• **Extracted text**:

Published by Nick McCullum on July 24th, 2017
The financials industry is full of high-quality, blue chip stocks.
Before showing you an example, it’s important to understand what a blue chip stock really is.
There is no ‘formal’ definition of a blue chip stock that is widely accepted among financial professionals. The term is used to describe high-quality, economically durable companies that are likely to continue profitable operations for a long, long time.
At Sure Dividend, we define a blue chip stock as a company with a 100+ year operating history and a 3%+ dividend yield. These two characteristics mean that:
- The company has a business model that has endured through many market cycles and is likely to last well into the future.
- The business pays a nice dividend, which allows long-term investors to profit without reducing or eliminating their ownership stake.
There are a surprising number of blue chip stocks that meet these criteria, and many of them make strong investments right now. You can see the full list of blue chip stocks here.
Our blue chip stocks list is not necessarily constrained to companies in the United States.
The Bank of Nova Scotia (BNS) is one example of an international issue with robust growth prospects from our blue chip stocks database.
This financial institution – which is most notably known for its strong performance during the 2007-2009 financial crisis and its growing presence in Latin America and South America – is one of the ‘Big Five’ Canadian banks, which form a veritable oligopoly in the Canadian financial services industry.
This article will analyze the investment prospects of The Bank of Nova Scotia in detail.

• **Prompt a**: In the listing, starting at the line containing "What distance is" and ending at the listing's last line, rename "white wall" to "pale wall" and give those lines again with nothing else changed.
The listing that comes next is separate material, unrelated to the article.

• **Provided records**:
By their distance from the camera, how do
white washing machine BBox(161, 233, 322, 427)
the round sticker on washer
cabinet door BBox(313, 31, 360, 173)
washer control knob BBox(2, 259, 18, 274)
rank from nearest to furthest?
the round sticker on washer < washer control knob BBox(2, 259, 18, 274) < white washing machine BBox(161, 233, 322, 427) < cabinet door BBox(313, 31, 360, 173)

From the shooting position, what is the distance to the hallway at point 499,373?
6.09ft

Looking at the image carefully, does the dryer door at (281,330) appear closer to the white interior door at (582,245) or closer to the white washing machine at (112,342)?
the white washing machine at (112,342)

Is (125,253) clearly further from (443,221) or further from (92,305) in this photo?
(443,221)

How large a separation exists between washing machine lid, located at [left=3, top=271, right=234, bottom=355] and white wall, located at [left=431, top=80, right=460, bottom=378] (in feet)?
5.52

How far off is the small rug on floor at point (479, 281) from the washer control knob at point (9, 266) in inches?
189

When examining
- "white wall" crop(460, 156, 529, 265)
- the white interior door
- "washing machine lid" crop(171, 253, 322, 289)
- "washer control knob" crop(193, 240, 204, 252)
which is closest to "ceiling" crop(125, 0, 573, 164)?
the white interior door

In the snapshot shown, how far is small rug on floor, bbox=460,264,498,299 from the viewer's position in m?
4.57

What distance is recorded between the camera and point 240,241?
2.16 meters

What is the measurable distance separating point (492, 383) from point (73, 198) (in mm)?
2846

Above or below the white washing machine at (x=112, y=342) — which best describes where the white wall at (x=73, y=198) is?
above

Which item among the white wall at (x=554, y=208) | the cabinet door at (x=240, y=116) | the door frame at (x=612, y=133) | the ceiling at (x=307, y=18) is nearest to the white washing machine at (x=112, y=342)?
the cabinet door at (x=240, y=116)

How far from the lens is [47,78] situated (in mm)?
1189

• **Prompt b**: In the article on blue chip stocks, what minimum dividend yield does Sure Dividend use to define a blue chip stock?

• **Written reply a**:
What distance is recorded between the camera and point 240,241?
2.16 meters

What is the measurable distance separating point (492, 383) from point (73, 198) (in mm)?
2846

Above or below the white washing machine at (x=112, y=342) — which best describes where the pale wall at (x=73, y=198) is?
above

Which item among the pale wall at (x=554, y=208) | the cabinet door at (x=240, y=116) | the door frame at (x=612, y=133) | the ceiling at (x=307, y=18) is nearest to the white washing machine at (x=112, y=342)?
the cabinet door at (x=240, y=116)

How far from the lens is [47,78] situated (in mm)?
1189

• **Written reply b**: A dividend yield of 3% or more.